Limmat 8.8°C (6:30)

A blog on life, tech and the mundane

02 Jan 2024

Learning Go: first impressions

The limmat was chilly 7°C when this was posted. 9 min read

I’m working on a new project to collect hotel booking data regularly, scraping the Booking.com API. The idea is to deploy the scraper using Google Cloud Functions and setup daily scraping using the Cloud Scheduler and Cloud Tasks. I’m writing data to BigQuery and plan on using this data later to train a machine learning model to predict hotel room prices.

I started with Python, but got frustrated with the development tools and decided to try something new instead. I’ve now been learning Go, also known as Golang and I’ve been quite happy with it so far.

Syntax

I find coding syntax in Go very intuitive and easy to read. While it is statically-typed, you don’t need to write type names when declaring variables, as the compiler automatically deduces it. The type system is checked at compile time, unlike Python, which is dynamically typed and types are only verified at run time. I actually really like the safety brought by a statically typed language, as this reduces the chances for mistakes and reduces debugging time.

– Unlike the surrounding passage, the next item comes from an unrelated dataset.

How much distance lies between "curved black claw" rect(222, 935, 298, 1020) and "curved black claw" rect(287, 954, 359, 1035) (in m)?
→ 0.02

Here is a code snippet in Golang:

// Code is organized around modules. Each module can contain multiple packages.
package main

import (
	"fmt"
	"net/url"
)

const (
	HostURL string = "api.booking.com"
	PathURL string = "/?rooms_list"
)

// There is no formal class definition in Go, instead there's only struct. 
// Structs are a typed collection of fields.
type Scraper struct {
    scrapeURL string
}

// Methods are declared on struct types. This is the closest to a 'class' method.
func (scraper Scraper) checkRequiredParams(q url.Values, requiredParams []string) error {
	for _, param := range requiredParams {
		if q.Get(param) == "" {
			return fmt.Errorf("%s is required", param)
		}
	}
	return nil
}

func main() {
    // Variables can be declared with the := syntax
    scraper := Scraper{}
    urlParams := url.Values{
		"checkin_date":  {"2024-05-12"},
		"checkout_date": {"2024-05-13"},
		"hotel_id":      {"13018"},
    }
    if err := scraper.checkRequiredParams(
        urlParams, 
        []string{"checkin_date", "checkout_date", "hotel_id"}); err != nil {
            // handle error
    }
}

One thing I dislike is the struct method syntax. I would really have preferred grouping the struct methods inside the struct definition itself. I find this increases readability.

Interfaces

One thing I’m still getting used to are interfaces in Golang. Go just has a different philosophy on how interfaces should be used.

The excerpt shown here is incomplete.